EXCERPT
================================
There’s no place like home for Mattie Silva

By Brett Marshall

In the 1939 classic movie, “The Wizard of Oz,” Dorothy discovers a way back home to Kansas after being whisked away in a tornado along with her little dog, Toto.
Mattie Silva can certainly understand the feelings of finding home, that being Garden City and Garden City High School, where she graduated in 2012, the last class to walk down the graduation ailes at the old high school on Main Street.
Today, Silva can be found in the afternoons and evenings at athletic events in which Garden City High School Buffaloes teams compete.
A Certified Athletic Trainer, Silva works for St. Catherine Hospital which is contracted with GCHS to provide a full-time trainer at the school for all sports.
It’s a job that she now thoroughly enjoys and in which she has been entrenched since 2017 when she graduated from Washburn University in Topeka with a bachelor’s degree in science and athletic training.
================================
PROVIDED DATA
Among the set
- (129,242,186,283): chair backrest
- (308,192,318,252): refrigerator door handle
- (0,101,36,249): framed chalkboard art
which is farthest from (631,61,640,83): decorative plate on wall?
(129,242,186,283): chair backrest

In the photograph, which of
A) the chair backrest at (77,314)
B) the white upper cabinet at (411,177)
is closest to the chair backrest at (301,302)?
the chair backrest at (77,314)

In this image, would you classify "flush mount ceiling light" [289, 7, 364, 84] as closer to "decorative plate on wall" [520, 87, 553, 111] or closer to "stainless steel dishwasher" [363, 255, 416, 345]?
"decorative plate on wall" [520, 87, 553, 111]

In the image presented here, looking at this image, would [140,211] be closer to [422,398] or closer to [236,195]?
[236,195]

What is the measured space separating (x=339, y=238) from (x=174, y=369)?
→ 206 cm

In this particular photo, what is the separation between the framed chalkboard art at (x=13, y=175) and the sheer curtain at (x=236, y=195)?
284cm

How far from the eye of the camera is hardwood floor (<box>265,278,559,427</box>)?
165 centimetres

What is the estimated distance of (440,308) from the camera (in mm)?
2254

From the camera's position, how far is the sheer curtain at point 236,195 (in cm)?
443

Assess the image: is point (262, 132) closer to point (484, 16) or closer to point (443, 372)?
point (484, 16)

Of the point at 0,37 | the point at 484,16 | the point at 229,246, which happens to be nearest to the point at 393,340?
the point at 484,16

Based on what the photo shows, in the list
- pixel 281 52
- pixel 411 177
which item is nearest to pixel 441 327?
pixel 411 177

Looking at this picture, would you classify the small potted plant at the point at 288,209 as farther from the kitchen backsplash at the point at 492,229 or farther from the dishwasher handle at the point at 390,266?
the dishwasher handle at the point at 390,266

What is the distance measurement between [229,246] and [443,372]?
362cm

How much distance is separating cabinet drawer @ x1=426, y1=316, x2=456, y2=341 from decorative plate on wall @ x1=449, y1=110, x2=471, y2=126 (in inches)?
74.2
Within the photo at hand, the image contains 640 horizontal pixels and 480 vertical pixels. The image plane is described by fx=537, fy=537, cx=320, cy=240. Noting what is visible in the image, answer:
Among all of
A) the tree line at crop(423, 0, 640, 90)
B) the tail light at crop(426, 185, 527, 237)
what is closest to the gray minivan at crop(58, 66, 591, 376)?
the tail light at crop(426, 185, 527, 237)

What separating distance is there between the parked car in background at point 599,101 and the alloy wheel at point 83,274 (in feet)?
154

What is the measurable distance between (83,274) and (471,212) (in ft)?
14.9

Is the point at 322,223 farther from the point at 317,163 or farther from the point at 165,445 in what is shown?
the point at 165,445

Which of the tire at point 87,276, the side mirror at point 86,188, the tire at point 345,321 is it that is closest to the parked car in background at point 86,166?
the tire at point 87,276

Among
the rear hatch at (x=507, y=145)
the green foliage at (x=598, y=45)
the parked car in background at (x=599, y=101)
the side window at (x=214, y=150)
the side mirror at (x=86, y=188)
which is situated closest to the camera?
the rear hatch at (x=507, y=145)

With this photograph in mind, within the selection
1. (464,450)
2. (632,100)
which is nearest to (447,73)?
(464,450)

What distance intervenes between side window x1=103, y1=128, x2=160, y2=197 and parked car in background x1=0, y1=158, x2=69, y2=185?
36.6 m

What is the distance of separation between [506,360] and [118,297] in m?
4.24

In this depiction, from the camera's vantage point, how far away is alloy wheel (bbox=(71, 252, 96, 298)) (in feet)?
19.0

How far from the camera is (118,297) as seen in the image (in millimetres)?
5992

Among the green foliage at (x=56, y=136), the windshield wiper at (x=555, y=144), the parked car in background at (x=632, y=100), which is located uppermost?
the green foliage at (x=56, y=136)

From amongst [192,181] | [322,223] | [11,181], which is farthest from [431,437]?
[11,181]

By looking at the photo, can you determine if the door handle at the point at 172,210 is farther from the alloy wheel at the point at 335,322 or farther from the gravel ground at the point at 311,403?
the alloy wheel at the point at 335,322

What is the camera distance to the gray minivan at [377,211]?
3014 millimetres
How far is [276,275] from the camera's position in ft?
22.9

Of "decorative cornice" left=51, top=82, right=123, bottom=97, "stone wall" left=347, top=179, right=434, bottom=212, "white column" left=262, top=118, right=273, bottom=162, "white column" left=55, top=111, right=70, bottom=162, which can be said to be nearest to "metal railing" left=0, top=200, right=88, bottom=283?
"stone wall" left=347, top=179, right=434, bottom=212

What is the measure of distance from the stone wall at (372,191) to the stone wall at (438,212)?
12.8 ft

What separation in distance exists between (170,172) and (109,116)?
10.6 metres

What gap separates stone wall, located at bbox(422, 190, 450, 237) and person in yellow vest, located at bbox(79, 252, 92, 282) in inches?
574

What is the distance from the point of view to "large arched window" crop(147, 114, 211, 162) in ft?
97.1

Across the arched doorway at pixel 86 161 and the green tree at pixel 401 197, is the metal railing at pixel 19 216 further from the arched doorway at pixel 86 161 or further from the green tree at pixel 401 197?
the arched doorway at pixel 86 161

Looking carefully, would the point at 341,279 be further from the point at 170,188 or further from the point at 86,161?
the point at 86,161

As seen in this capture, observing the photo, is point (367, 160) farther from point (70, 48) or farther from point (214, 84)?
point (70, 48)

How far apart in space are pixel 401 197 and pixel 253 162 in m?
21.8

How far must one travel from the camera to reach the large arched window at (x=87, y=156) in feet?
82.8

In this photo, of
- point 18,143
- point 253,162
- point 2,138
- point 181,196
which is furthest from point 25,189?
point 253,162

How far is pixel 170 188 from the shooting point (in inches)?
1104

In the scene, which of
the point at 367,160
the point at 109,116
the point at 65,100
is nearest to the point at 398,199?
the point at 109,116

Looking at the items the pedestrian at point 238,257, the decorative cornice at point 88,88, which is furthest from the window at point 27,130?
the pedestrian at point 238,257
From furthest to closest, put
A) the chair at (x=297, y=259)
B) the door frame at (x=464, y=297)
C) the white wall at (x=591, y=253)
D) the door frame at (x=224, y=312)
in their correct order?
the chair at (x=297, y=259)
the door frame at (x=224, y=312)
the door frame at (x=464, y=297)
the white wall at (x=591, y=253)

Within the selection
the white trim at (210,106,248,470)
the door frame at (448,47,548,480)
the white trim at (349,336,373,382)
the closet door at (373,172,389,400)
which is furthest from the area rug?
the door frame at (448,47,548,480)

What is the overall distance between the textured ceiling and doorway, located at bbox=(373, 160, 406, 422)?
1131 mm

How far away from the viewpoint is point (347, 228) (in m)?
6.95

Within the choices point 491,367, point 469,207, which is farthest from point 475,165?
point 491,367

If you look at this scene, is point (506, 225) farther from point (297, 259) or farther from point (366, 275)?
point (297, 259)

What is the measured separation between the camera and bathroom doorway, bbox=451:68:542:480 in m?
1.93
================================
QUESTIONS ON THE MATERIAL
1. In the article about Mattie Silva, which organization employs her as a Certified Athletic Trainer?
2. Carry on the article about Mattie Silva, picking up right after its final sentence.

REPLIES
1. St. Catherine Hospital

2.
“It is something that I’ve dreamed about since I was in high school and went through a series of athletic injuries,” Silva said recently on a quiet early afternoon while sitting at her desk in the GCHS athletic training room on the lower level of the gymnasium area. “I had several injuries in high school and got involved as a student athletic trainer and became very interested in how to rehab from injuries and then how to help prevent them, too.”
Silva said it was her injuries throughout her high school career – ACL, meniscus (both knees) – that first introduced her to athletic training.
“I was doing my rehab and therapy with Cassy Boyd (Sandhill Orthopaedic) and I thought it was so cool all the things she was doing,” Silva said. “She was watching sports, and being part of the team and was helping people. I thought it was pretty neat stuff if a person couldn’t play.”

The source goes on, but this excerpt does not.